Can an HSA be used like a Roth IRA?

My plan was to accumulate health expense costs, including Medicare premiums equal to the balance in the account and then close it. Thus far I haven't hit the magic number, because itemizing seems to be more tax effective. Future changes in tax law may change my thinking. :blush:

- Rita

Not sure how this works.....you have to fulfill the 10% of AGI requirement for the floor before you can start deducting medical expenses so that amount is not being useful except to enable the amount above that to be deducted.
 
Not sure how this works.....you have to fulfill the 10% of AGI requirement for the floor before you can start deducting medical expenses so that amount is not being useful except to enable the amount above that to be deducted.
True, you have to make a decision about whether the deductible amount (after the floor) is significant enough to make a difference in tax payments.

If income is low enough, the premiums for Medicare Part B, Part D, and/or Medicare Advantage/Medigap can put you in a spot where you exceed the 10% floor and it does make a difference in taxes due. If it has no tax impact, then, I'd take the receipts/EOBs and stuff them in my HSA folder - no medical deduction that year on Schedule A.

YMMV.

Rita
 
We saved our HSA over quite a few years and have built up a nice cushion ($45K or so) for medical expenses, paying all of our expenses from cash flow. Although I have kept receipts, I'm not looking at using old receipts. Our ACA premiums are going up $300 a month next year (no subsidy) so I plan to use the HSA for larger medical expenses (surgeries, expensive glasses, etc) to smooth out the next nine years until we get Medicare. It would be nice not to drain the account, but the idea is medical expense smoothing for us.
 
The same way they verify your medical deductions when you itemize. They audit your return, request supporting documentation, and disallow any item not properly documented.

IF you ever get audited.

Mom wrote off five figures in medical expenses on her taxes for several years.
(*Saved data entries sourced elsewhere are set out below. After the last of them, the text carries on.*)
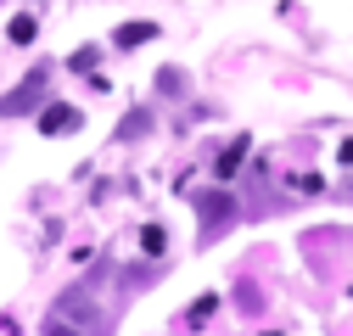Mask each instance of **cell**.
<instances>
[{
  "label": "cell",
  "instance_id": "1",
  "mask_svg": "<svg viewBox=\"0 0 353 336\" xmlns=\"http://www.w3.org/2000/svg\"><path fill=\"white\" fill-rule=\"evenodd\" d=\"M39 96H46V73H28V84H23V90L0 96V118H17V112H28Z\"/></svg>",
  "mask_w": 353,
  "mask_h": 336
},
{
  "label": "cell",
  "instance_id": "2",
  "mask_svg": "<svg viewBox=\"0 0 353 336\" xmlns=\"http://www.w3.org/2000/svg\"><path fill=\"white\" fill-rule=\"evenodd\" d=\"M34 123H39V135H73V129H79V107H62V101H57V107L39 112Z\"/></svg>",
  "mask_w": 353,
  "mask_h": 336
},
{
  "label": "cell",
  "instance_id": "3",
  "mask_svg": "<svg viewBox=\"0 0 353 336\" xmlns=\"http://www.w3.org/2000/svg\"><path fill=\"white\" fill-rule=\"evenodd\" d=\"M247 151H252V140H247V135H236V140L225 146V157H219V168H213V174H219V180H230V174H236V162H241Z\"/></svg>",
  "mask_w": 353,
  "mask_h": 336
},
{
  "label": "cell",
  "instance_id": "4",
  "mask_svg": "<svg viewBox=\"0 0 353 336\" xmlns=\"http://www.w3.org/2000/svg\"><path fill=\"white\" fill-rule=\"evenodd\" d=\"M146 39H157V23H123V28H118V45H123V51L146 45Z\"/></svg>",
  "mask_w": 353,
  "mask_h": 336
},
{
  "label": "cell",
  "instance_id": "5",
  "mask_svg": "<svg viewBox=\"0 0 353 336\" xmlns=\"http://www.w3.org/2000/svg\"><path fill=\"white\" fill-rule=\"evenodd\" d=\"M202 213H208L202 235H213V219H219V224H230V213H236V207H230V196H208V202H202Z\"/></svg>",
  "mask_w": 353,
  "mask_h": 336
},
{
  "label": "cell",
  "instance_id": "6",
  "mask_svg": "<svg viewBox=\"0 0 353 336\" xmlns=\"http://www.w3.org/2000/svg\"><path fill=\"white\" fill-rule=\"evenodd\" d=\"M34 34H39V23H34L28 12H17V17H12V28H6V39H12V45H28Z\"/></svg>",
  "mask_w": 353,
  "mask_h": 336
},
{
  "label": "cell",
  "instance_id": "7",
  "mask_svg": "<svg viewBox=\"0 0 353 336\" xmlns=\"http://www.w3.org/2000/svg\"><path fill=\"white\" fill-rule=\"evenodd\" d=\"M213 303H219L213 291H208V297H196V308H191V319H208V314H213Z\"/></svg>",
  "mask_w": 353,
  "mask_h": 336
},
{
  "label": "cell",
  "instance_id": "8",
  "mask_svg": "<svg viewBox=\"0 0 353 336\" xmlns=\"http://www.w3.org/2000/svg\"><path fill=\"white\" fill-rule=\"evenodd\" d=\"M46 336H79V330H68L62 319H51V325H46Z\"/></svg>",
  "mask_w": 353,
  "mask_h": 336
},
{
  "label": "cell",
  "instance_id": "9",
  "mask_svg": "<svg viewBox=\"0 0 353 336\" xmlns=\"http://www.w3.org/2000/svg\"><path fill=\"white\" fill-rule=\"evenodd\" d=\"M336 157H342V162L353 168V140H342V151H336Z\"/></svg>",
  "mask_w": 353,
  "mask_h": 336
}]
</instances>
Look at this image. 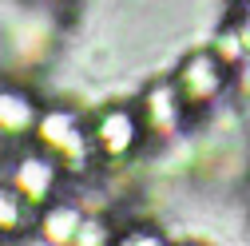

I wondered about such high deductions, but the CPA we used (30+ years experience) noted he'd never seen medical deductions questioned.
 
Actually an HSA is more like a traditional IRA (not Roth), but with the special rule that withdrawals are tax/penalty free for qualified medical expenses.
 
For those planning on compounding for decades in the HSA w/o withdrawals, here's an interesting post (about 5 posts down) Health Savings Accounts (HSAs) - Triple Tax Free Retirement Savings - Finance - Fragile Deal

It talks about record keeping requirements. Most of the discussion here has been about keeping receipts that show qualified medical expenses. You also need to show that the expenses have not been deducted (or used to provide the 10% of AGI floor for deductions). That means keeping decades of tax returns.

You also need to show that the expenses have not been reimbursed previously.
That means saving decades of EOBs.
There is a suggestion at the end
If you are deferring HSA reimbursements and have unused IRA space at some point, there is no reason not to take HSA reimbursements up to the amount of your unused IRA space and contribute the funds to a Roth IRA. The earnings will be tax-free upon retirement, the contribution can be withdrawn without penalty, and you avoid the long-term recordkeeping burden for those medical expenses. Reimburse the oldest medical expenses first.
What does it mean "unused IRA space". To contribute to a Roth, you must have earned income, so if you don't work, you have "no unused IRA space", right? So that strategy isn't useful for those that are not getting earned income?

It would seem that if I had unused IRA space, rather than pull from one tax free account and put it into another tax free account, I could just put "regular money" into the tax free account, and have even more money that will grow tax-free.
 
There is a suggestion at the end What does it mean "unused IRA space". To contribute to a Roth, you must have earned income, so if you don't work, you have "no unused IRA space", right? So that strategy isn't useful for those that are not getting earned income?

It would seem that if I had unused IRA space, rather than pull from one tax free account and put it into another tax free account, I could just put "regular money" into the tax free account, and have even more money that will grow tax-free.

Agree w/ you last paragraph.........just guessing that writer was thinking that unused space meant there were not enough available funds to fund the Roth....seems like you could only pull amounts supported by qualified medical expenses.